4. Let yourself be sad — but stay hopeful. “I don’t mean this to be Pollyanna! I allow myself the grief,” Harper told Today‘s Savannah Guthrie, when asked if she ever felt sad. “What I’m saying is keep your consciousness, your thoughts open to infinite possibility and keep yourself open to miracles.”
5. Don’t give in to despair when there’s more pasta to eat. When Harper first heard her diagnosis, she said on The Doctors, “I broke down. I absolutely sobbed. I let myself do it. Then I said, ‘Okay, you’ve been the drama queen. Now get over it and make the pasta.'”
6. Deal with your battles in the way that makes sense to you. When one of the Doctors asked Harper why she was spending her final days on a press tour, she responded, “Dr. Travis, this is not for everyone. This is my way of dealing with it.”

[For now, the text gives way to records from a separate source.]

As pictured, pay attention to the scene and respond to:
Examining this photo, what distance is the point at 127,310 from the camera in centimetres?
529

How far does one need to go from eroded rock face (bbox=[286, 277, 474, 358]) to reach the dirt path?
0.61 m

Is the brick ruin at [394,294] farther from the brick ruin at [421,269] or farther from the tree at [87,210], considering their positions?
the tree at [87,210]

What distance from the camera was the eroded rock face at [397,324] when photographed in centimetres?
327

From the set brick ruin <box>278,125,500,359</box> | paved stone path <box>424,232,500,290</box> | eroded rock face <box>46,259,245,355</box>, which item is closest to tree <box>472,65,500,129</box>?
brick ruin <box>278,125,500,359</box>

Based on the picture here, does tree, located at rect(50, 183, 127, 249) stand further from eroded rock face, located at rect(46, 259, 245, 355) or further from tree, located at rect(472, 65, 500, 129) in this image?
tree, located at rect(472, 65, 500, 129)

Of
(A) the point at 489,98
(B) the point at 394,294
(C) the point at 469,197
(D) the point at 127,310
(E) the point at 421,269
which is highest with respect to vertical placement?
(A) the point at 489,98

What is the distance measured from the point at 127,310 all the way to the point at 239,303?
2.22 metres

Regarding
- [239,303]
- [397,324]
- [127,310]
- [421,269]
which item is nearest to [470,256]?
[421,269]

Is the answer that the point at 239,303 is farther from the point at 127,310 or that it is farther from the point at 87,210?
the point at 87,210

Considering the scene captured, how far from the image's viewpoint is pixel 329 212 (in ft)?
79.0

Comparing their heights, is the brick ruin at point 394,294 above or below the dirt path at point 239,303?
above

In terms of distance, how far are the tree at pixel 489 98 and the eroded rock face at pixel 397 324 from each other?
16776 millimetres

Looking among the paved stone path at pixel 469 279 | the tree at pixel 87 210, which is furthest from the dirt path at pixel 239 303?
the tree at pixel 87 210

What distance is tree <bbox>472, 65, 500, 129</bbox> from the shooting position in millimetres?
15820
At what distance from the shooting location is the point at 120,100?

7. Don’t live in denial. “I’m trouble,” Harper admitted in a video message for People, “but when the smoke clears, I’ll be standing. Until I’m not. And I’m ready for that, too.”
8. Don’t forget to live just because you’re dying. “‘Incurable’ is a tough word. A lot of people were calling — ‘Can I come by the house?’ ‘Are you in a wheel chair?’ — because they hear it as this death sentence,” Harper said on Today. “Which it may be. But I’m not dying until I do. I promise I won’t.”
9. Never be afraid of what’s next. “I don’t know what’s ahead, but I’m ready for it. Onward!” Harper told fans in her People message. “I love you. And know that I’m okay. I am okay on this venture.”
10. Keep your loved ones close. Harper says she’ll be spending her final months with her husband and daughter while she undergoes treatments to try and slow the progress of her disease. “My doctor said it’s incurable — so far,” Harper said on GMA. “And I love that possibility. We all need to live in infinite possibility.”
In addition to her inspiring words, Harper is taking this opportunity to campaign for universal health care. “Health care for all! I mean, I’m lucky: I have my union, I have the greatest husband in the world, and the wonderful Cedars Sinai hospital,” she told People, “and that should be for everybody. It shouldn’t just be for me.”
On a forum for people with lung cancer, one poster wrote, “Rhoda was on [television] about her terminal cancer, what an interview God bless her and her family for those of us who saw this. This gave me strength and understanding of the diagnosis. Talk about lung cancer being the number 1 killer in the US, great stuff today.”
Harper’s message also moved people with metastatic breast cancer. “I found myself uplifted by the words of a woman with only three months to live,” wrote one participant on a board for people with Stage IV breast cancer. “She does not fear death, she is ready, but in the meantime, she will keep her friends and loved ones close and live her life. While we all know these words to be true, hearing them from someone most of us grew up laughing at and admiring really hit hard. I applaud her spirit and her bravery and I pray that her remaining days are everything she needs them to be, and that her passing will be peaceful.”